Artemov, Sergei SArtemov at gc.cuny.edu
Wed Mar 27 22:04:43 EDT 2019


AF: < (*) What do we gain by establishing that PA is consistent in your sense? >

What a wonderful question! The super-idea of Hilbert’s program was to formalize mathematics and to prove its consistency within a trusted core of mathematical methods (a proper part of whole mathematics). The traditional (erroneous) reading of G2 as prohibiting a consistent theory to prove its Hilbert's consistency suggested a restrictive foundational picture of the world in which 

(**) TRUST IN CONSISTENCY CANNOT INCREASE. 

A consistent theory T cannot prove consistency of any theory S which is greater or equal to T. If you trust T, you cannot even prove your trust in T, let alone stronger theories. 

Within this picture of universe, we can only establish relative trust reductions of X to Y without any hope to actually prove either of X,Y within a trusted core. Your example “if we are convinced that PA is consistent in the usual sense, then we have reason to believe that any \Pi^0_1-statement that is provable in PA (such as Fermat's Last Theorem) is actually true” is within this vein. 

What you call “your formalization of consistency”, i.e.,  consistency schemes, which fit the original mathematical (Hilbert’s) understanding of consistency, change the foundational universe in its most principal point: (**) is no longer valid. Instead we show that, as Hilbert hoped, 

(***) TRUST IN CONSISTENCY CAN INCREASE. 

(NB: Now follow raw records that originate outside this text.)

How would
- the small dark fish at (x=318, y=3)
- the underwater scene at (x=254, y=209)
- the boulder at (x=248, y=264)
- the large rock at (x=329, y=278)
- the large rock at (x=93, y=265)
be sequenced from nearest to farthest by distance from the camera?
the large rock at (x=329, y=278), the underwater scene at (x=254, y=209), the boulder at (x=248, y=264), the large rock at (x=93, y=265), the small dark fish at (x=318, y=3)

For example, a fraction of PA sufficient to check the basic combinatorics of partial truth definitions suffices to prove the consistency of the whole PA. We can do “absolute” (finitary) proofs of consistency, we can do proofs in T of consistency of a theory S extending T. The real extent of this phenomenon is not clear because a huge foundational effort was invested into consistency-as-a-formula approach, but not into consistency-as-a-scheme. However, the body of mathematical results in foundations could hopefully be applied to this new understanding of consistency right away. 

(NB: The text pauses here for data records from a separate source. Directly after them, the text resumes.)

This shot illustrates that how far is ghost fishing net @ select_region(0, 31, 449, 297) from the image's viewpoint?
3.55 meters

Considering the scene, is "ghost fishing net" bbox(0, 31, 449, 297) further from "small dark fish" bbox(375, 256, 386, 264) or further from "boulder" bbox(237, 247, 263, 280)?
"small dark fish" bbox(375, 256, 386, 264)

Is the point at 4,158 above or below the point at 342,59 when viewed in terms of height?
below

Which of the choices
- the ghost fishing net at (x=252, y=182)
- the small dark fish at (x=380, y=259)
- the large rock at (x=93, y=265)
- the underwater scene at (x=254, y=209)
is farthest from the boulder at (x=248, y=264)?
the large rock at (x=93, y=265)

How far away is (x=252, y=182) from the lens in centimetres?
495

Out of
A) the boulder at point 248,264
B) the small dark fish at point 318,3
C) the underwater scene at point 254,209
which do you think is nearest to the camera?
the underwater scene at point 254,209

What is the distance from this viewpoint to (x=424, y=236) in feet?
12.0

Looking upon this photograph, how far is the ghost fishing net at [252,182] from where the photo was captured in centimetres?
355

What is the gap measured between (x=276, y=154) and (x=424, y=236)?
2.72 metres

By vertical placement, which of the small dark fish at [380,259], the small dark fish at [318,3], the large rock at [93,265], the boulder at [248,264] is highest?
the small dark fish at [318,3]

It is also true that the consistency-as-a-scheme model cannot do what the traditional consistency-as-a-formula does: build stronger and stronger theories, compare theories, analyze consistency proofs, etc. These two models supplement each other rather than actually compete. However, in the questions of Hilbert’s consistency program, the consistency-as-a-scheme model breaks the G2 impossibility barrier whereas the consistency-as-a-formula does not. 

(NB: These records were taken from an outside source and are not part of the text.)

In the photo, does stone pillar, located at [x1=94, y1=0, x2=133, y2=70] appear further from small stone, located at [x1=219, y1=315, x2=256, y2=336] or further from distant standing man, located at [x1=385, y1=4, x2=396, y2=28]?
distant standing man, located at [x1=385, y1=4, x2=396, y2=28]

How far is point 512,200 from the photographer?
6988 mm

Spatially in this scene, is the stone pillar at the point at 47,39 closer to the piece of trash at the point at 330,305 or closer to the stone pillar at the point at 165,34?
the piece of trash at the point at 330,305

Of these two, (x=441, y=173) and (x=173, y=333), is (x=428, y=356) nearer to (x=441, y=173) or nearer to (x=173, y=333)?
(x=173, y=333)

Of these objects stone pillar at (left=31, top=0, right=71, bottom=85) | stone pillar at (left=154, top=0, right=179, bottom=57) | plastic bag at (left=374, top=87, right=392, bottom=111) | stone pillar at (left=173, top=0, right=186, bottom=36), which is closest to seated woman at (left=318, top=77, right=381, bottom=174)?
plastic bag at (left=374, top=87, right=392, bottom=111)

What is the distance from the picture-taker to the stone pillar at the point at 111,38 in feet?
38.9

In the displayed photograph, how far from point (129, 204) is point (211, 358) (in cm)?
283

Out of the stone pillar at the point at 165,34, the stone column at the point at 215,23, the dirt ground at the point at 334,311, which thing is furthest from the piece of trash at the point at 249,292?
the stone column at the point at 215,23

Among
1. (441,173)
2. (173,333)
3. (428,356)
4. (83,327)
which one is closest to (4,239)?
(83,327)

________________________________________
From: fom-bounces at cs.nyu.edu [fom-bounces at cs.nyu.edu] on behalf of Anton Freund [freund at mathematik.tu-darmstadt.de]
Sent: Tuesday, March 26, 2019 3:33 PM
To: fom at cs.nyu.edu
Subject: Re: [FOM] Provability of Consistency

> In summary, Anton Freund's post is mathematically correct, but not quite
> relevant.

I still think that the results that I have mentioned are relevant, so let
me try to condense my point into a single question:

(*) What do we gain by establishing that PA is consistent in your sense?

For the usual formalization of consistency there is a clear answer (which
I sketched in my previous post): If we are convinced that PA is consistent
in the usual sense, then we have reason to believe that any
\Pi^0_1-statement that is provable in PA (such as Fermat's Last Theorem)
is actually true (even if we were not convinced that PA is sound). I would
be genuinely interested whether your formalization of consistency has
similar significance for the foundation of mathematics.